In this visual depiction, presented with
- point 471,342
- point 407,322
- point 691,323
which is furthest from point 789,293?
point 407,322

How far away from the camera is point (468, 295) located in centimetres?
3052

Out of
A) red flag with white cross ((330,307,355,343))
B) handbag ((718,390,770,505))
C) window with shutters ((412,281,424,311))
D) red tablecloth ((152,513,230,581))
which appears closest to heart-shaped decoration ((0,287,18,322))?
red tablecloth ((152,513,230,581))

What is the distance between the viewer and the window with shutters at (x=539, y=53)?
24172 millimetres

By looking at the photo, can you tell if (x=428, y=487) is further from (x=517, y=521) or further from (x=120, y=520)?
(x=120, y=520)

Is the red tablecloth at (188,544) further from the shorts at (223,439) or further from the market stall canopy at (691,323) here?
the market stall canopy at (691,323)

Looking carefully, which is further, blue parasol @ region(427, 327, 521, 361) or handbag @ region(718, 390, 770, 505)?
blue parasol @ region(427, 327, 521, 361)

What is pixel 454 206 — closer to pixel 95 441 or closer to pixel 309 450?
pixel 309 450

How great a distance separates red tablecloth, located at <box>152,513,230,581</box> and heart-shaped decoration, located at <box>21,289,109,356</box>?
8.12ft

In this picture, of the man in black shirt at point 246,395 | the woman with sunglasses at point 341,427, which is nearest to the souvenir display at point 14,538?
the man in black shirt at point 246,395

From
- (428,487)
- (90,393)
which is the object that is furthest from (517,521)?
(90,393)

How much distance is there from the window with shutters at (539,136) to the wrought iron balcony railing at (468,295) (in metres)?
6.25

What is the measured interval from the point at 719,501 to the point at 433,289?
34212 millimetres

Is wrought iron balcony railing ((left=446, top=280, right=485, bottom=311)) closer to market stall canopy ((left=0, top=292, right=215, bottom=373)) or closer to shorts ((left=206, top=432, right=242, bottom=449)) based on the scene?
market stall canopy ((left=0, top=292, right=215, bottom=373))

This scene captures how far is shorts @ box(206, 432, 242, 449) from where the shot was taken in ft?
==*==
Twoje zadanie ▸ Przepisz dokładnie wiersze materiału, zaczynając od pierwszego i kończąc na wierszu z „24172 millimetres”, który także należy uwzględnić.

Rozwiązanie zadania ▸
In this visual depiction, presented with
- point 471,342
- point 407,322
- point 691,323
which is furthest from point 789,293?
point 407,322

How far away from the camera is point (468, 295) located in centimetres?
3052

Out of
A) red flag with white cross ((330,307,355,343))
B) handbag ((718,390,770,505))
C) window with shutters ((412,281,424,311))
D) red tablecloth ((152,513,230,581))
which appears closest to heart-shaped decoration ((0,287,18,322))?
red tablecloth ((152,513,230,581))

What is the distance between the viewer and the window with shutters at (x=539, y=53)?
24172 millimetres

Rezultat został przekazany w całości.